First, due to the special position of a physician, a lack of competition in the geographic area may invalidate a normally valid non-competition agreement.  Pennsylvania case law shows that public interest can be the determinative factor that dictates enforceability of a non-competition covenant as applied to a health care provider.  Courts ruling on the enforcement of a physician non-competition covenant have considered the effect of the covenant on the patients who are in need of the physician’s service.  For example, if there is a lack of medical providers or of a specialist’s services in a certain geographic area, courts will either blue-line or invalidate the agreement entirely to assure that the covenant will not compromise patients’ ability to obtain adequate skilled care in the area in which the health care provider is planning to work.  In other words, the employer must evaluate the likelihood that consumers could be adequately served by existing health care providers or the hiring of a  new physician of the same discipline to meet patient demand.

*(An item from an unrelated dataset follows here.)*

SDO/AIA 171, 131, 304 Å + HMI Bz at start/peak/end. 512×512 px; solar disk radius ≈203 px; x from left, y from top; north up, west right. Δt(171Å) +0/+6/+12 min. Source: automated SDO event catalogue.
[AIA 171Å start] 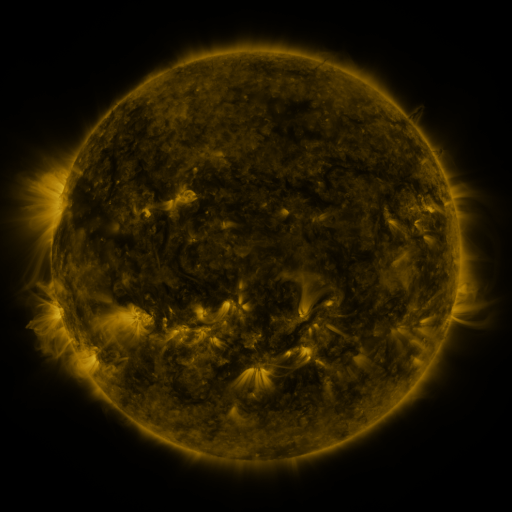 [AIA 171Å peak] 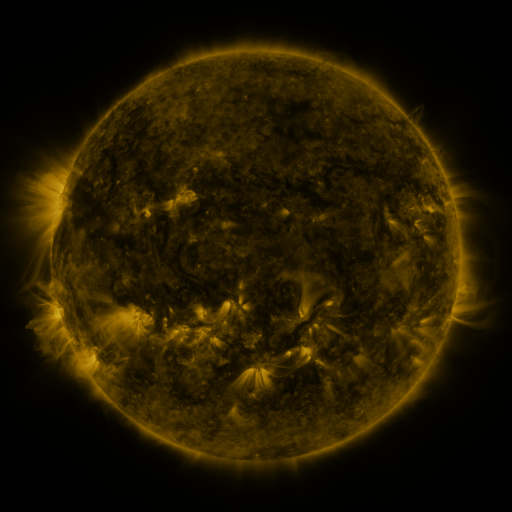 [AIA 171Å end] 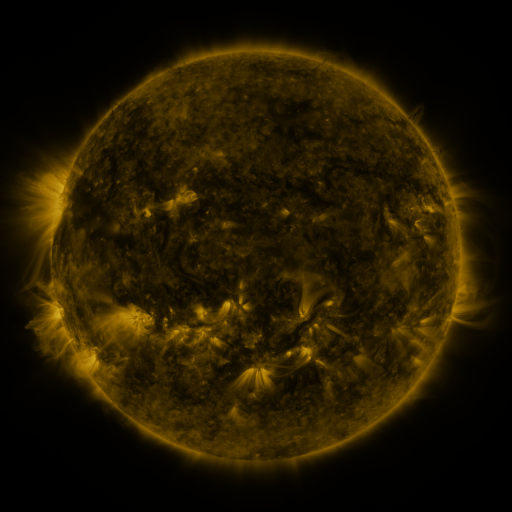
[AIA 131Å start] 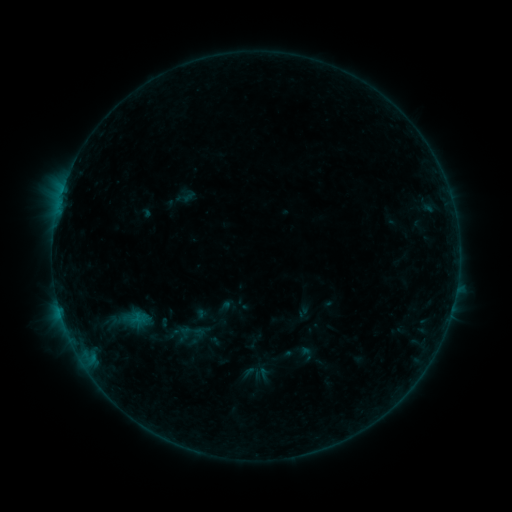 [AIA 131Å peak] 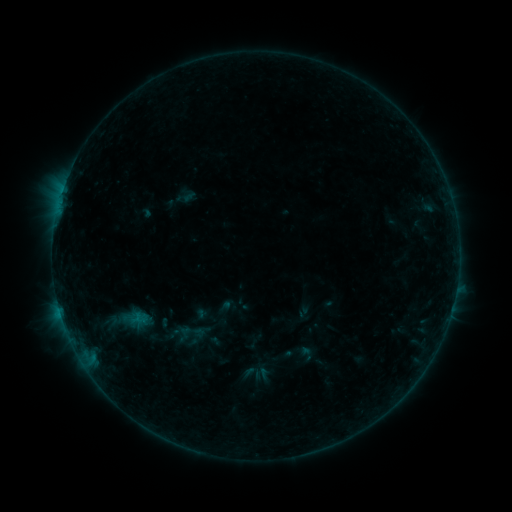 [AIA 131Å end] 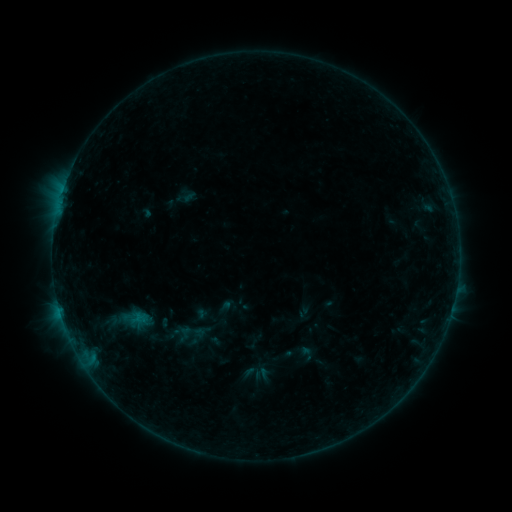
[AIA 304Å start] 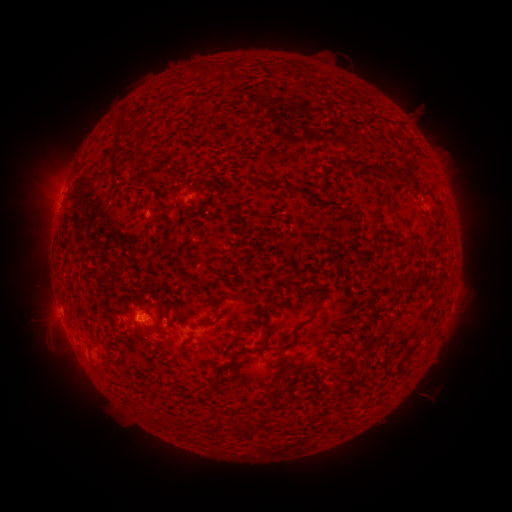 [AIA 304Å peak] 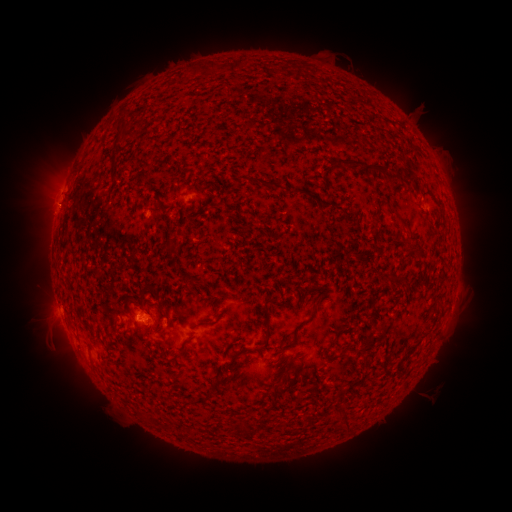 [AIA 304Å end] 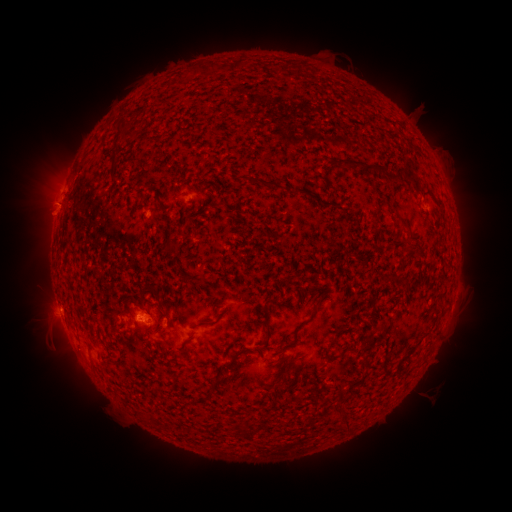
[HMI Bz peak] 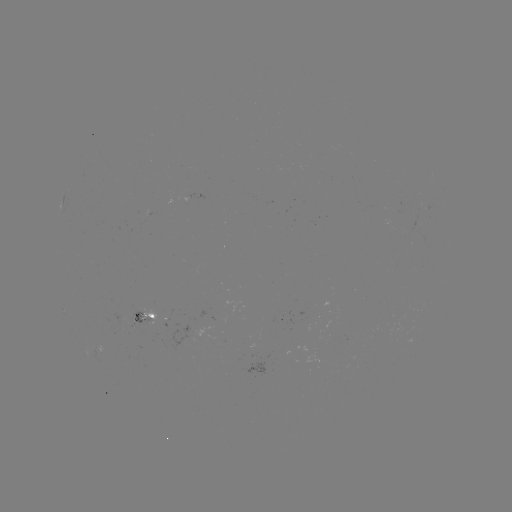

Second, past practices of enforcing or failing to enforce breaches of existing non-compete may prove detrimental to enforcing breaches of non-competes in the future.  Specifically, it may be appealing to have a strong, all-encompassing non-compete and have all of your physicians and employees sign it upon joining the practice, but thereafter only fight to enforce non-competes for certain employees and only when their separation threatens the viability of your practice.  This is not a prudent practice.  Employers who require non-competes for all employees or certain positions, whothen neglect to enforce those non-competes, have later found it hard to justify their ad hoc enforcement against some employees, but not others.  Courts are likely to find that the failure to pursue some employees’ violations of non-competes demonstrates that there is no real need for the restriction in the first place.  Thus, a practice should bind with a non-competition agreement only those employees whose breach of such an agreement would warrant enforcement.  You should consistently enforce breaches of any non-compete or be prepared to explain the reasons behind any decision to not pursue enforcement.

Employer considerations

Before demanding that all employees in your practice sign what appears to be an iron-clad, non-compete agreement, employers should ask themselves:

  • What activity do I need to prohibit?
  • If a physician leaves my employ to work for a competitor, could I provide the same medical services of that physician to my patients and/or the geographic region?
  • How far from my practice do most of my patients live?  Do my patients travel two miles or across the country to be treated?  Do the geographic limitations in my non-compete reflect the answer to this question?
  • Am I part of a regional hospital group and, if so, would the non-compete restrict the physician from practicing within a certain distance of other related hospital group practices?  Is this restriction necessary to protect my practice?
  • Have I consistently enforced my non-competes in the past?  If not, what are the reasons I chose not to enforce the non-compete?
  • Am I offering something of value in exchange for the non-competition agreement?  If the non-competition agreement is part and parcel of the original job offer, have I clearly indicated to the physician — prior to the commencement of the employment relationship– that the agreement is a condition of the employment?
  • Before tendering a non-competition agreement to a potential hire, should I consult an attorney?

Employee considerations

When presented with a non-compete agreement, employees should ask themselves and potential employers:

  • Are there other physicians practicing my specialty within the area?  If so, where?
  • How far from the practice do most of the practice’s patients live?  (If the non-compete appears overly restrictive in scope, consider asking the employer to modify the agreement.)
  • If I was bound to the proposed terms of the non-compete, how would this affect my current living situation?  Would there be opportunities for employment outside of the restricted geographic area?
  • Before executing an agreement or accepting new employment that may violate my non-compete, should I consult an attorney?